## Begin Text section
Your e-commerce website is the first interface between you and your customer. It is your best assistant and a 'face' of your business rolled into one. That's why it is crucial for you to work hard to make it pleasing to the eye, easily handled, and working flawlessly.

My name is Maria and I’m a UX/UI designer at Vintage Web Production. By this crash test, I continue the series of posts about the most exciting websites in their industries. Previously, I wrote about best fashion, architecture, and gadget websites, so now it's time to look closer at the best examples of e-commerce.

Selected below are some of the most awarded websites on Awwwards.com that go above and beyond "template" decisions in usability, design, typography, and custom. A Jakob Nielsen’s 10 heuristics for User Interface Design will be a ground to build on.

It's time to go shopping!

FreeWrite

The Astrohaus Freewrite is a smart typewriter equipped with Wi-Fi feature and e-ink display. This is those case when the future of writing looks exactly like the past.
## End Text section
## Begin Supplied information
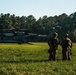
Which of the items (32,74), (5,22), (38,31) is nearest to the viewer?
(32,74)

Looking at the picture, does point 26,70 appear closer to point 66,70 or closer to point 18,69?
point 18,69

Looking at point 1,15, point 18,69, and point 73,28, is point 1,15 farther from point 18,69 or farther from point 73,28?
point 18,69

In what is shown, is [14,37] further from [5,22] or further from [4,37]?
[5,22]

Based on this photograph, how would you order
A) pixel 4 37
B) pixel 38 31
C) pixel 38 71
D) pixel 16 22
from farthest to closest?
1. pixel 16 22
2. pixel 38 31
3. pixel 4 37
4. pixel 38 71

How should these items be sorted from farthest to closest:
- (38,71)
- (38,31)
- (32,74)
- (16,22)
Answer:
## End Supplied information
Work instructions =>
**a)** Summarize the e-commerce website review in two sentences.
**b)** Render everything in the stored entries from the line containing "Looking at the" down to the end as a numbered list, omitting blank lines.

The answers =>
**a)** An e-commerce website is the first interface between a business and its customer, so it should be pleasing to the eye, easy to handle, and flawless in operation. Continuing a series on the most exciting websites in their industries, Maria, a UX/UI designer at Vintage Web Production, examines some of the most awarded e-commerce websites on Awwwards.com using Jakob Nielsen's 10 heuristics, beginning with the Astrohaus Freewrite, a smart typewriter with Wi-Fi and an e-ink display.

**b)**
1. Looking at the picture, does point 26,70 appear closer to point 66,70 or closer to point 18,69?
2. point 18,69
3. Looking at point 1,15, point 18,69, and point 73,28, is point 1,15 farther from point 18,69 or farther from point 73,28?
4. point 18,69
5. In what is shown, is [14,37] further from [5,22] or further from [4,37]?
6. [5,22]
7. Based on this photograph, how would you order
8. A) pixel 4 37
9. B) pixel 38 31
10. C) pixel 38 71
11. D) pixel 16 22
12. from farthest to closest?
13. 1. pixel 16 22
14. 2. pixel 38 31
15. 3. pixel 4 37
16. 4. pixel 38 71
17. How should these items be sorted from farthest to closest:
18. - (38,71)
19. - (38,31)
20. - (32,74)
21. - (16,22)
22. Answer:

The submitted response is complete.